É desqualificado o ofício docente nessa perspectiva prevista no PL, ao definir o ofício docente como passível de exercício por qualquer pessoa com ensino superior.
Gerente da Câmara de Educação Básica da Associação Nacional de Educação Católica do Brasil (Anec) — entidade que reúne instituições de ensino com 1,5 milhão de alunos —, Roberta Guedes também destacou a desvalorização do ofício e da posição social dos profissionais de educação e questionou o movimento de "distanciamento do diferente".
Um professor em casa era praticamente alvo de veneração. Hoje temos visto todo mundo falando de educação como se todo mundo fosse professor, como se fosse normal e comum.
Representando o Confederação Nacional dos Estabelecimentos de Ensino (Contee), Gilson Luiz Reis disse que a felicidade do ser humano só se realiza na vida em sociedade, incluindo a escola, e retirá-la desse ambiente é privá-la de sua formação como "ser total". Ele frisou que a discussão sobre a escola domiciliar é elitista num país em que milhares de crianças estão fora da escola e o Estado enfrenta o desafio da educação em tempo integral.
Temos milhões de desempregados e subempregados ( ). O que devemos discutir é o Estado garantindo educação, e não uma minoria de milionários querendo construir um tipo de educação a partir de suas ideologias religiosas e conservadoras e a partir de sua condição material e financeira.
Pelo homeschooling
A doutora em direito pela Universidade Federal do Rio Grande do Sul (UFRGS) e presidente do Instituto Ives Gandra, Ângela Gandra, afirmou a família como "primeira educadora" e disse que o ensino domiciliar é um direito humano que não é proibido pela Constituição, respeitadas as demais normas do ensino. Segundo dados que apresentou, mais de 60 países já legalizaram o homeschooling. Ela admitiu que, na realidade brasileira, poucos pais teriam a disposição de ensinar seus filhos em casa, mas criticou a rede de ensino público.
Os professores muitas vezes têm medo dos alunos porque as situações familiares não são fáceis. Os pais ficam aflitos com a ideologização. Há um certo utilitarismo. É importante deixar os pais julgarem.
Sobre a associação da educação domicilarcom abusos domésticos contra crianças, Ângela Gandra alertou que esses crimes fogem ao perfil dos pais que educam os filhos em casa, e ressalvou que "não se pode julgar os apóstolos por Judas".
Diego do Nascimento Silva, presidente da Associação de Famílias Educadoras de Santa Catarina, diz que o homeschooling é uma "realidade imparável" que atende aos melhores interesses da criança.
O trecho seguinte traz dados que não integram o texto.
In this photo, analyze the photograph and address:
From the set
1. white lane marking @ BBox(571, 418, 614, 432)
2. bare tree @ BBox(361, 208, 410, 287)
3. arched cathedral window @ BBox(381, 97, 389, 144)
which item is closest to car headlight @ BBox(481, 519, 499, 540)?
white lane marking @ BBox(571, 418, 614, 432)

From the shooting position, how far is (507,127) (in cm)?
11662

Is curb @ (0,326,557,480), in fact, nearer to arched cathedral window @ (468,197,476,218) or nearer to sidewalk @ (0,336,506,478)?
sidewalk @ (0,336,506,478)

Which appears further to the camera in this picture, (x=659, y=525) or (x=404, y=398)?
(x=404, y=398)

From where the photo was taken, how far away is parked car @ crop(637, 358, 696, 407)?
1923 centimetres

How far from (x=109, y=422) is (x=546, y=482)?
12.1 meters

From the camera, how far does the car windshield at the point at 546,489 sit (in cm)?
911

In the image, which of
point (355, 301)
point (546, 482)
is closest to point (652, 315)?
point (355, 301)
Para ele, mais que um direito, é um dever dos pais preocupar-se com a educação de seus filhos.
Nossas crianças são o tesouro de nossa pátria. Elas precisam de proteção, de cuidado, e uma educação de qualidade, com dignidade e com liberdade.
O presidente da Comissão, senador Flávio Arns (PSB-PR), salientou seu esforço, quando relator do PL 1338/2022 — depois a relatoria foi passada à senadora Professora Dorinha Seabra (União-TO) —, para compreender a situação do projeto, e destacou o interesse pelo assunto de senadores de várias vertentes.
Eu visitei casas de pessoas que ofereciam educação domiciliar, falei com crianças, jovens, pais e famílias, fiz reuniões de vídeo com todos os convidados que eram apontados pelo Brasil ( ). É um tema importante, e é por isso que o estamos debatendo.